I really enjoyed the editing process over a long story, and problem solving as I went. Working with editors is a great experience and I'm super proud of my book. It's going to be part of an ongoing series of books featuring the same characters.

Working on Francis Bear comics for VICE United States was also great, it kept me thinking of short stories for my old characters. Publishing existing work for the the French Turkey Magazine was also good, as was coming up with new work for Squishzine Brunswtown called  An Architectural Tour within the Confines of Brunswick Victoria, which I think is some of my better work for the year and I'm hoping to develop this style into a broader project.

Working on a book cover for a separate upcoming Allen & Unwin book from a different author was also great, as was doing spot illustrations for various websites and projects.  Exhibiting with and designing the poster for the art studio show I'm a a part of was also a highlight.
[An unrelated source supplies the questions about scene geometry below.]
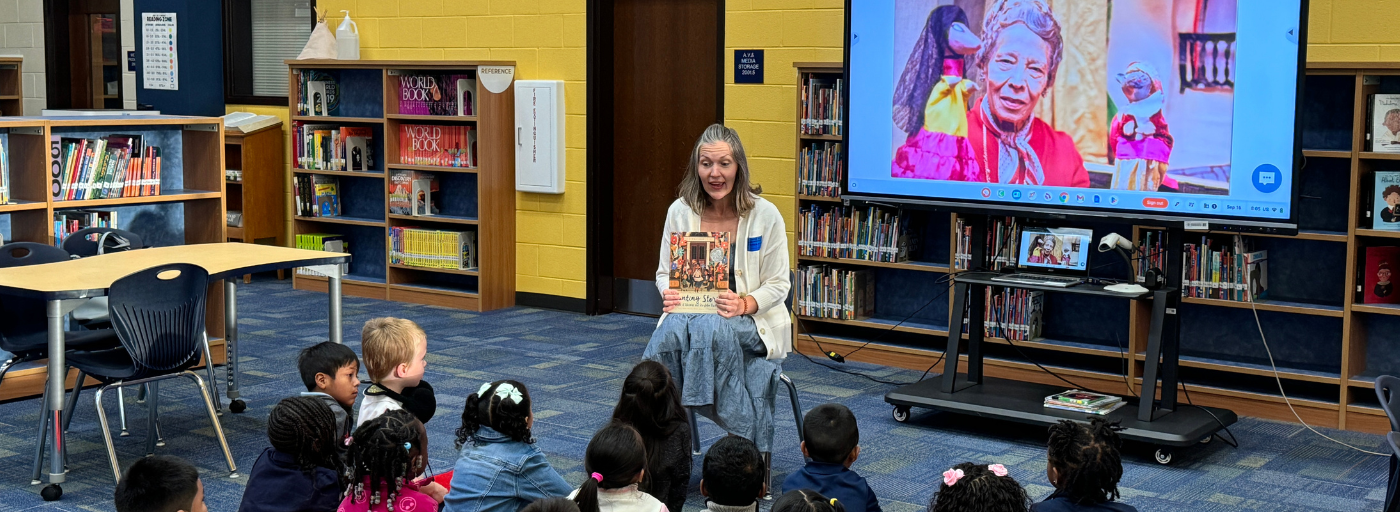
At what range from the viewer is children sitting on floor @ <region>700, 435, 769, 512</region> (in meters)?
2.64

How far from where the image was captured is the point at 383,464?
2.67 meters

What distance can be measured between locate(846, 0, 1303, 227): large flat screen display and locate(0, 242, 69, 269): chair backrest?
9.86ft

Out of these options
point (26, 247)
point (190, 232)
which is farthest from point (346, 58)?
point (26, 247)

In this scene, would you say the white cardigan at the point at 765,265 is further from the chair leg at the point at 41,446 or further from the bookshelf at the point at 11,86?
the bookshelf at the point at 11,86

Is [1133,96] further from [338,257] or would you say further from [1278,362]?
[338,257]

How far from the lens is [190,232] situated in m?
5.82

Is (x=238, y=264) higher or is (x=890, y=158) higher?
(x=890, y=158)

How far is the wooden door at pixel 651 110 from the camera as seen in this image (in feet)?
22.8

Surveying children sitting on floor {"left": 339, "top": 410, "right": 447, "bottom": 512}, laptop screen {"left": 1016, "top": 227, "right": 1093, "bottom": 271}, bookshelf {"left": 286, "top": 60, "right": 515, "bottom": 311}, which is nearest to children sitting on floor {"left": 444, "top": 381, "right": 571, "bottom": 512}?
children sitting on floor {"left": 339, "top": 410, "right": 447, "bottom": 512}

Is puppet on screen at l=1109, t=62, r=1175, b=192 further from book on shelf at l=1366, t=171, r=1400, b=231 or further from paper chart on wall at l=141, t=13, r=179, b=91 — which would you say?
paper chart on wall at l=141, t=13, r=179, b=91

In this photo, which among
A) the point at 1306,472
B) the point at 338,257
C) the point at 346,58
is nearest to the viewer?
the point at 1306,472

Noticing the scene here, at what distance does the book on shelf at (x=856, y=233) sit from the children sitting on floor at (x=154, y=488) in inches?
154

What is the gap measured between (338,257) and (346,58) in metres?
3.74

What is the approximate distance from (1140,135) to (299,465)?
306 cm
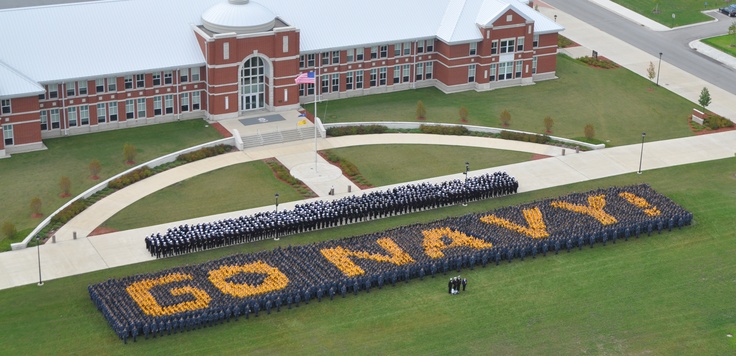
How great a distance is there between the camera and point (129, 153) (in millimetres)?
91750

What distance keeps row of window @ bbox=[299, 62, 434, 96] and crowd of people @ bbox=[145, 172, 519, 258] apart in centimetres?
2047

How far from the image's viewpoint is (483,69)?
109875 millimetres

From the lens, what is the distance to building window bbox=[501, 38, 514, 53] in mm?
109750

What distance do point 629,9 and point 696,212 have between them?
4982 cm

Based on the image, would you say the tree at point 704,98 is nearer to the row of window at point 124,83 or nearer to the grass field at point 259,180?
the grass field at point 259,180

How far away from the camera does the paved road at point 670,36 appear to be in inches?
4609

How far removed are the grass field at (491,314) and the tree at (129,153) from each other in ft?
53.3

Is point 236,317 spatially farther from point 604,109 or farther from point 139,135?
point 604,109

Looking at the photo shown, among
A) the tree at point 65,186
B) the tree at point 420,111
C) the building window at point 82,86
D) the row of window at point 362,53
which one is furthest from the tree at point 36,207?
the tree at point 420,111

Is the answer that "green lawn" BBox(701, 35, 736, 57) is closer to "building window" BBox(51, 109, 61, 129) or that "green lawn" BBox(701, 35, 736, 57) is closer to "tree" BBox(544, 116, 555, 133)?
"tree" BBox(544, 116, 555, 133)

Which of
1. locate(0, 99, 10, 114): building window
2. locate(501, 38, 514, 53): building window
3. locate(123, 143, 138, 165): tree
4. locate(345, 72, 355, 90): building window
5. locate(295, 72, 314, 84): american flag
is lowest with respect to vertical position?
locate(123, 143, 138, 165): tree

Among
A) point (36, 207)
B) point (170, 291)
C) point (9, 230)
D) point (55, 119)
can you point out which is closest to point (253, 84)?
point (55, 119)

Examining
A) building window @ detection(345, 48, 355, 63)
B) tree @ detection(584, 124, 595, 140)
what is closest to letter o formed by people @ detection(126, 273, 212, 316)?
building window @ detection(345, 48, 355, 63)

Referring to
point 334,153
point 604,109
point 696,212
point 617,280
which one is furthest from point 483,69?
point 617,280
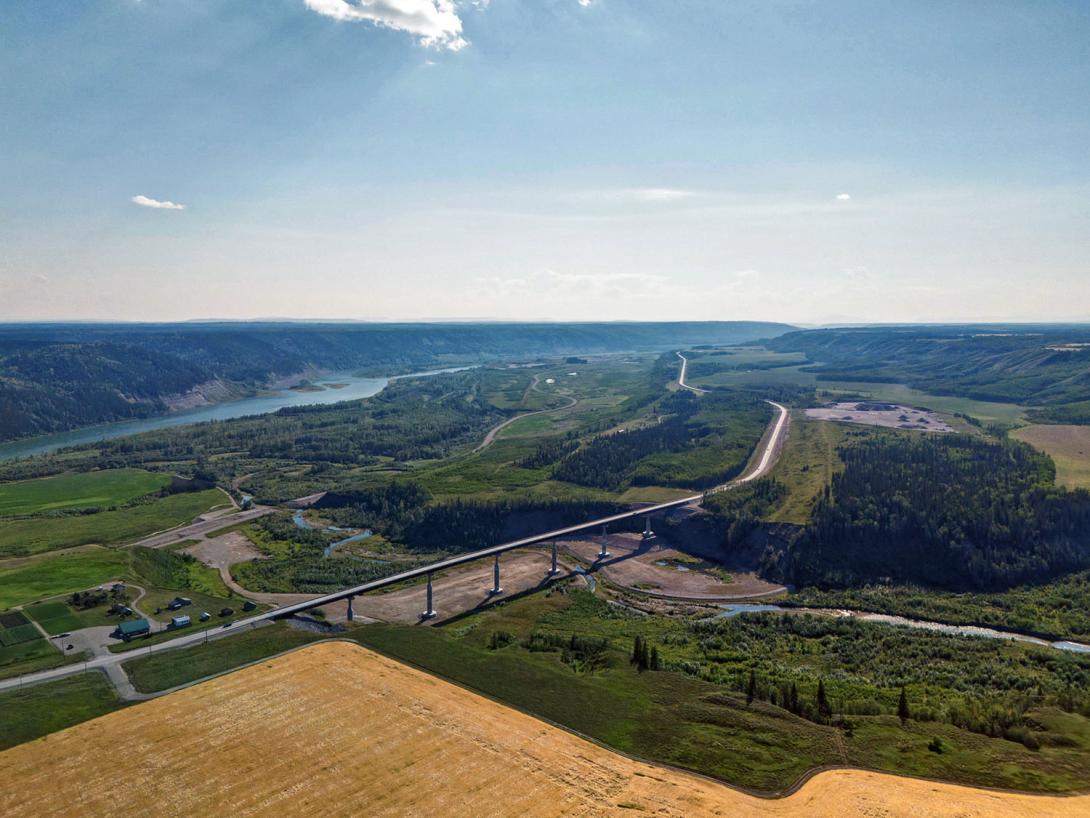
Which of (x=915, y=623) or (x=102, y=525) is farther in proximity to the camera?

What are some of the comics you've enjoyed in 2014?
I've enjoyed some rare Miyazaki stuff, including Tiger in Schlamm, the entire Nausicaa Saga, his weird collaboration book Mushime To Anime. I also liked 'Best American Comics 2014', Logicomix, The Comics Journal 2013, as well as the ongoing minicomic of the month books. I also liked reading old copies of St. Nicolas and books by Hansi. I  liked Black Paths by David B. and the story boards book for The Wind Rises. Honestly, most of this year was spent focused on writing and drawing my own stuff and expanding what I'm trying to do with my work.
 I enjoyed learning how to make resin figures of my comics book characters as well as working on numerous short films to promote the book.

What is something non-comics that you have enjoyed in 2014?
 I traveled to Perth, Sydney, Alice Springs and Hobart. Mainly for work, but I'd always seek out odd or fun things to do. These include seeing 'Rubber Duck' by Florentijn Hofman in Sydney, photographing Hobart from a distance with a telescope as well as visiting the closing night of Dark Mofo and hanging out in the replica Space Shuttle. I saw the beaches of Mandurah and Coolongatta within days of each other, taking long ocean swims. Seeing highlights of the Adelaide festival was fun, as was traveling to Alice Springs and seeing the West McDonnell Ranges. I enjoyed seeing the 'Behind the Myths' tour with my nephew and also building the newly tooled 1/72 A6M2b Zero model plane from Tamiya.

What are you looking forward to in 2015?
I'm looking forward to working on the next Anders book, as well as numerous other book projects and illustrations. I'm also looking forward to traveling more and producing more figurines and short films.